▶ _GIVEN REQUEST_
Reproduce every one of the following records verbatim.

◇ ◇ ◇ ◇ ◇ ◇ ◇

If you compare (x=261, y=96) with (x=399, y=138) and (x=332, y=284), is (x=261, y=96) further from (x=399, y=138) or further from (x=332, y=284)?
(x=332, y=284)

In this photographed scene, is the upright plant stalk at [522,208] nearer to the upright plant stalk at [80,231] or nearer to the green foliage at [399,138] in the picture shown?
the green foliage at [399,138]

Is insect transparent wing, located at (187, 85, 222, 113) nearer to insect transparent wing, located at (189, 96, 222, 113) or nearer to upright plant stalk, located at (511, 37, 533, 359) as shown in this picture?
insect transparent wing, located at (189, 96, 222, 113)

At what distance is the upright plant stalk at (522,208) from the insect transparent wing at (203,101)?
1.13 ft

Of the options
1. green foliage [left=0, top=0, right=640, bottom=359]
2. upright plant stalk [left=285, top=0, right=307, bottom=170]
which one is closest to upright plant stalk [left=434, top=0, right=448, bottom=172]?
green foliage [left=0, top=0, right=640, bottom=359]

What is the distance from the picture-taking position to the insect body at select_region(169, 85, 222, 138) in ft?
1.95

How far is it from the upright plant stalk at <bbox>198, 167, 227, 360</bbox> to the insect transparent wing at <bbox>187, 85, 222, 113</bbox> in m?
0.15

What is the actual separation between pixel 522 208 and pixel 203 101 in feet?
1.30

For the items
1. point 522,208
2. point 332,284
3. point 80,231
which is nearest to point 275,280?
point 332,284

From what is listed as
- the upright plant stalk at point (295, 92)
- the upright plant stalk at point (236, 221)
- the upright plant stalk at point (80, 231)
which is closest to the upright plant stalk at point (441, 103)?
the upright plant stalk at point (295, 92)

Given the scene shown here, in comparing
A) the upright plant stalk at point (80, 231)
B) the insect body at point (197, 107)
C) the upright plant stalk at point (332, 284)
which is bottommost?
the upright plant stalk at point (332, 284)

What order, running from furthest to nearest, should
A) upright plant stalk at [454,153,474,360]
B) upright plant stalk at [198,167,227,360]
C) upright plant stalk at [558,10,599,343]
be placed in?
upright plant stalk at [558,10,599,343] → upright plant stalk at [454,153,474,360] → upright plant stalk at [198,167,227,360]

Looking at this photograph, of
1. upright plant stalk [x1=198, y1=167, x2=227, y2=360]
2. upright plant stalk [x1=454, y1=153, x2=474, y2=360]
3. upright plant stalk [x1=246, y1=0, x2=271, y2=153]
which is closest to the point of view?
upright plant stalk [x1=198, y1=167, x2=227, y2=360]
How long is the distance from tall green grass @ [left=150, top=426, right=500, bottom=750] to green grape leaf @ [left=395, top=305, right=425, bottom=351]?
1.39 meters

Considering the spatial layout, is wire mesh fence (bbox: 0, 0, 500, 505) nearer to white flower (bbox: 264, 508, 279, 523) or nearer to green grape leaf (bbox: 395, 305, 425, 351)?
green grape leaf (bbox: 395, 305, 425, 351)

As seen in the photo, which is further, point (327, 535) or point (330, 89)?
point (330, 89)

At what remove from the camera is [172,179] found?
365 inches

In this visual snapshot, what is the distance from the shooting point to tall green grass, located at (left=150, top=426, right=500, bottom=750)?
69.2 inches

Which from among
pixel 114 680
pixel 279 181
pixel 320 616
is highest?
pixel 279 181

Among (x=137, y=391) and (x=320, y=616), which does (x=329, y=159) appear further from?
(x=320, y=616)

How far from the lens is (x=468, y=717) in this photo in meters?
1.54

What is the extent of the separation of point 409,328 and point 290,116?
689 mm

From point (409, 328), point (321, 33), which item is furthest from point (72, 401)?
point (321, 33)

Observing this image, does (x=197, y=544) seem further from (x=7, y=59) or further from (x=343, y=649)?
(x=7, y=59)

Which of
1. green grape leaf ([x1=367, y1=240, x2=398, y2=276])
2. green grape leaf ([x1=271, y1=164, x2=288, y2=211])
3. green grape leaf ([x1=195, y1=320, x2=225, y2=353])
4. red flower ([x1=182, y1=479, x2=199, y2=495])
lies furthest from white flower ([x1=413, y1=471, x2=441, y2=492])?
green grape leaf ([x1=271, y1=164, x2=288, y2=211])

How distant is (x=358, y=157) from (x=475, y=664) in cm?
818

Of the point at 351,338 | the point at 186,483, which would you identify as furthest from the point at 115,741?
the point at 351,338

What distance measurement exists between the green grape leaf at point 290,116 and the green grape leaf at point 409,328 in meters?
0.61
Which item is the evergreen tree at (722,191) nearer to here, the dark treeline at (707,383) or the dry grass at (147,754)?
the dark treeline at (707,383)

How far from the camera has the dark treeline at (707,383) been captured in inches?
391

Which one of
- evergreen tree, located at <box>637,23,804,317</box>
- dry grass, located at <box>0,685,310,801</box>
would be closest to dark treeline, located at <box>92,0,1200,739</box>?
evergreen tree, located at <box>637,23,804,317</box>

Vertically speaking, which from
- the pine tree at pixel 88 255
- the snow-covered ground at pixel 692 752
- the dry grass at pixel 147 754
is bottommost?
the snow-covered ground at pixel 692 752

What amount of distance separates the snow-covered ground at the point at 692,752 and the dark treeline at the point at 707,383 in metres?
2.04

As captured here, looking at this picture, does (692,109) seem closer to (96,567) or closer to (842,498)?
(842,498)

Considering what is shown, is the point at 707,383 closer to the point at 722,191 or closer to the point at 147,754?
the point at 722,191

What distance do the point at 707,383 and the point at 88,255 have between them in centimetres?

◇ ◇ ◇ ◇ ◇ ◇ ◇

▶ _CORRECT ANSWER_
If you compare (x=261, y=96) with (x=399, y=138) and (x=332, y=284), is (x=261, y=96) further from (x=399, y=138) or further from (x=332, y=284)?
(x=332, y=284)

In this photographed scene, is the upright plant stalk at [522,208] nearer to the upright plant stalk at [80,231] or nearer to the green foliage at [399,138] in the picture shown?
the green foliage at [399,138]

Is insect transparent wing, located at (187, 85, 222, 113) nearer to insect transparent wing, located at (189, 96, 222, 113) or nearer to upright plant stalk, located at (511, 37, 533, 359) as shown in this picture?
insect transparent wing, located at (189, 96, 222, 113)

At what distance is the upright plant stalk at (522,208) from the insect transparent wing at (203,101)?
1.13 ft

Of the options
1. green foliage [left=0, top=0, right=640, bottom=359]
2. upright plant stalk [left=285, top=0, right=307, bottom=170]
which one is closest to upright plant stalk [left=434, top=0, right=448, bottom=172]?
green foliage [left=0, top=0, right=640, bottom=359]

What is the distance from the picture-taking position to the insect body at select_region(169, 85, 222, 138) in ft?
1.95

How far is it from the upright plant stalk at <bbox>198, 167, 227, 360</bbox> to the insect transparent wing at <bbox>187, 85, 222, 113</bbox> in m?
0.15

What is the actual separation between pixel 522 208 and pixel 203 101 in feet?
1.30

For the items
1. point 522,208
2. point 332,284
3. point 80,231
which is nearest to point 275,280?
point 332,284

From what is listed as
- the upright plant stalk at point (295, 92)
- the upright plant stalk at point (236, 221)
- the upright plant stalk at point (80, 231)
which is closest to the upright plant stalk at point (441, 103)?
the upright plant stalk at point (295, 92)

Given the scene shown here, in comparing
A) the upright plant stalk at point (80, 231)
B) the insect body at point (197, 107)
C) the upright plant stalk at point (332, 284)
which is bottommost?
the upright plant stalk at point (332, 284)

What order, running from furthest to nearest, should
A) upright plant stalk at [454,153,474,360]
B) upright plant stalk at [198,167,227,360]
C) upright plant stalk at [558,10,599,343]
be placed in?
upright plant stalk at [558,10,599,343] → upright plant stalk at [454,153,474,360] → upright plant stalk at [198,167,227,360]

Looking at this photograph, of
1. upright plant stalk [x1=198, y1=167, x2=227, y2=360]
2. upright plant stalk [x1=454, y1=153, x2=474, y2=360]
3. upright plant stalk [x1=246, y1=0, x2=271, y2=153]
which is closest to the point of view?
upright plant stalk [x1=198, y1=167, x2=227, y2=360]
How long is the distance from tall green grass @ [left=150, top=426, right=500, bottom=750] to green grape leaf @ [left=395, top=305, right=425, bottom=351]?
1.39 meters

Considering the spatial layout, is wire mesh fence (bbox: 0, 0, 500, 505) nearer to white flower (bbox: 264, 508, 279, 523) or nearer to green grape leaf (bbox: 395, 305, 425, 351)?
green grape leaf (bbox: 395, 305, 425, 351)

As seen in the photo, which is further, point (327, 535) or point (330, 89)?
point (330, 89)

At what remove from the camera is [172,179] found?
365 inches

In this visual snapshot, what is the distance from the shooting point to tall green grass, located at (left=150, top=426, right=500, bottom=750)?
69.2 inches

Which from among
pixel 114 680
pixel 279 181
pixel 320 616
is highest?
pixel 279 181

Among (x=137, y=391) and (x=320, y=616), which does (x=329, y=159) appear further from?
(x=320, y=616)

How far from the lens is (x=468, y=717) in this photo in meters?
1.54

What is the extent of the separation of point 409,328 and point 290,116?
689 mm

From point (409, 328), point (321, 33), which item is furthest from point (72, 401)?
point (321, 33)

Observing this image, does (x=197, y=544) seem further from (x=7, y=59) or further from (x=343, y=649)?
(x=7, y=59)

Which of
1. green grape leaf ([x1=367, y1=240, x2=398, y2=276])
2. green grape leaf ([x1=271, y1=164, x2=288, y2=211])
3. green grape leaf ([x1=195, y1=320, x2=225, y2=353])
4. red flower ([x1=182, y1=479, x2=199, y2=495])
lies furthest from white flower ([x1=413, y1=471, x2=441, y2=492])?
green grape leaf ([x1=271, y1=164, x2=288, y2=211])

How distant is (x=358, y=157) from (x=475, y=664) in cm?
818

Of the point at 351,338 | the point at 186,483, which would you identify as furthest from the point at 115,741?
the point at 351,338

What distance measurement exists between the green grape leaf at point 290,116 and the green grape leaf at point 409,328 in meters?
0.61
Which item is the evergreen tree at (722,191) nearer to here, the dark treeline at (707,383) or the dry grass at (147,754)?
the dark treeline at (707,383)

How far from the camera has the dark treeline at (707,383) been captured in inches?
391

Which one of
- evergreen tree, located at <box>637,23,804,317</box>
- dry grass, located at <box>0,685,310,801</box>
would be closest to dark treeline, located at <box>92,0,1200,739</box>?
evergreen tree, located at <box>637,23,804,317</box>

Vertically speaking, which from
- the pine tree at pixel 88 255
- the snow-covered ground at pixel 692 752
- the dry grass at pixel 147 754
is bottommost?
the snow-covered ground at pixel 692 752

What amount of distance separates the snow-covered ground at the point at 692,752 and the dark treeline at the point at 707,383 in metres?
2.04

As captured here, looking at this picture, does (692,109) seem closer to (96,567) or closer to (842,498)?
(842,498)

Considering what is shown, is the point at 707,383 closer to the point at 722,191 or closer to the point at 147,754?
the point at 722,191

What distance do the point at 707,383 and the point at 88,255 have between them in centimetres?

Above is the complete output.